:: What is required ::
Continue the passage on transcriptome sequencing of Eucalyptus stem and callus tissues, starting right after its final sentence.

Transcriptome sequencing and gene expression profiles
To study the gene expression changes in the dedifferentiation of Eucalyptus, we analyzed the transcriptome data of differentiated (stem) and dedifferentiated (callus) tissues from two E. camaldulensis and E. grandis (stem of E. camaldulensis: A1, callus of E. camaldulensis: A2, stem of E. grandis x urophylla: B1, callus of E. grandis x urophylla: B2). Table 1 showed the overview of transcriptome sequencing and the numbers of genes identified in this study. Initially, we obtained 528 million reads for all 12 samples (in triplicates, n=3) and each individual replicate sample had 44 million reads on average. Then, we aligned the reads to the E. grandis genome. It showed 64.66% to 74.84% of the total reads were mapped in the samples with 31.3 million mapped reads on average. Out of the total 36,349 E. grandis genes, we identified 18,777 to 20,240 genes with TPM > 1 in the samples (Additional file 1). If we set the TPM cut-off to 5, only 12,650 to 14,464 genes were identified. Distribution of genes with different expression levels (Figure 1A) showed that more than 60% of the genes were lowly expressed (TPM < 5) and only 0.165% to 0.272% of the Eucalyptus genes were expressed higher than 1,000 TPM. Interestingly, highly expressed genes varied in differentiated and dedifferentiated tissues of Eucalyptus. Figure 1B showed comparison of top 10 genes in all samples according to the average TPM. Dedifferentiated tissues of both E. camaldulensis and E. grandis x urophylla shared 8 genes including Eucgr.H01085 (ethylene-responsive transcription factor ERF071), Eucgr.G03106 (wound-induced protein 1) and Eucgr.F00114 (zinc finger protein ZAT10). We next compared the genes identified in the samples (TPM > 1) and found 10,374 genes shared (Figure 1C). Also, 628, 459, 671 and 580 genes were specifically identified in A1, A2, B1 and B2, respectively. Based on the gene expression, we analyzed the correlation between samples. It was revealed that replicates were performed well, and differentiated tissues were distinguishable from dedifferentiated tissues in E. camaldulensis and E. grandis x urophylla (Figure 1D).

:: Given information ::
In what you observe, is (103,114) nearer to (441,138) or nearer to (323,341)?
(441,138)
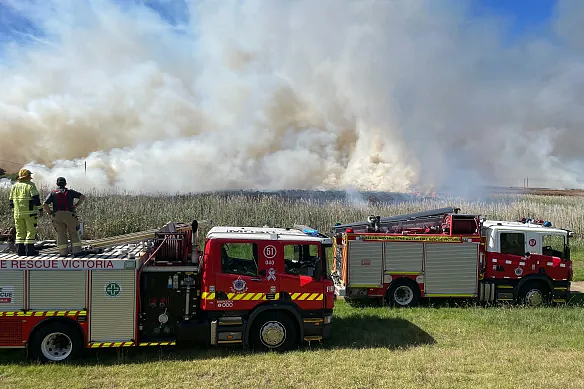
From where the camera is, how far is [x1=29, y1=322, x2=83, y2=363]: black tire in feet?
25.7

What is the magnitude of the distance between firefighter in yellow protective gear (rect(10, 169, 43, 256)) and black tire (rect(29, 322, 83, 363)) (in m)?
1.30

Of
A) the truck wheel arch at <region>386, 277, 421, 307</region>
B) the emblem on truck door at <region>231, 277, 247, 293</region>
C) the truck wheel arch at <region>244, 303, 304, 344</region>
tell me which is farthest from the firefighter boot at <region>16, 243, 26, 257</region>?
the truck wheel arch at <region>386, 277, 421, 307</region>

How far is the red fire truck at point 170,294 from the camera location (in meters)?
7.79

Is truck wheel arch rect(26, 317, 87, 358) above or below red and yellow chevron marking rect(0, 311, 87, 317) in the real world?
below

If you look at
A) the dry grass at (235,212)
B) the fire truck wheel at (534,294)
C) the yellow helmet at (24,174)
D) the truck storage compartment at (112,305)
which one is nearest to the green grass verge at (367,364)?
the truck storage compartment at (112,305)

:: Task answer ::
DEGs in E. camaldulensis
We first identified DEGs in the dedifferentiated tissue of E. camaldulensis compared to the dedifferentiated tissue using edgeR and identified 4,690 up-regulated as well as 4,539 down-regulated genes (Figure 2A, Additional file 2). It showed that Eucgr.H02264 (probable indole-3-acetic acid-amido synthetase GH3.1), Eucgr.D02625 (phosphoribulokinase, chloroplastic), Eucgr.J03055 (hypothetical protein), Eucgr.H02600 (protein SRG1) and Eucgr.B03016 (LOB domain-containing protein 40) were the top 5 up-regulated genes while Eucgr.J00794 (DNA-damage-repair/toleration protein DRT100), Eucgr.I02271 (endochitinase), Eucgr.A01080 (glycine-rich RNA-binding protein), Eucgr.D00703 (beta-galactosidase 8) and Eucgr.A01881 (trans-resveratrol di-O-methyltransferase) were the top 5 down-regulated genes, according to the FDR values (Additional file 2). We next analyzed the DEGs enriched KEGG pathways and found that “plant hormone signal transduction” (ko0475), “RNA transport” (ko03013) and “carbon metabolism” (ko01200) were the top 3 significant pathways (Additional file 3). We also analyzed the GO enrichment by the DEGs in DH201-2 (Figure 2B). Except the GO terms enriched by more than 10% of the total DEGs, we also found “reproduction” and “reproduction process” of interest.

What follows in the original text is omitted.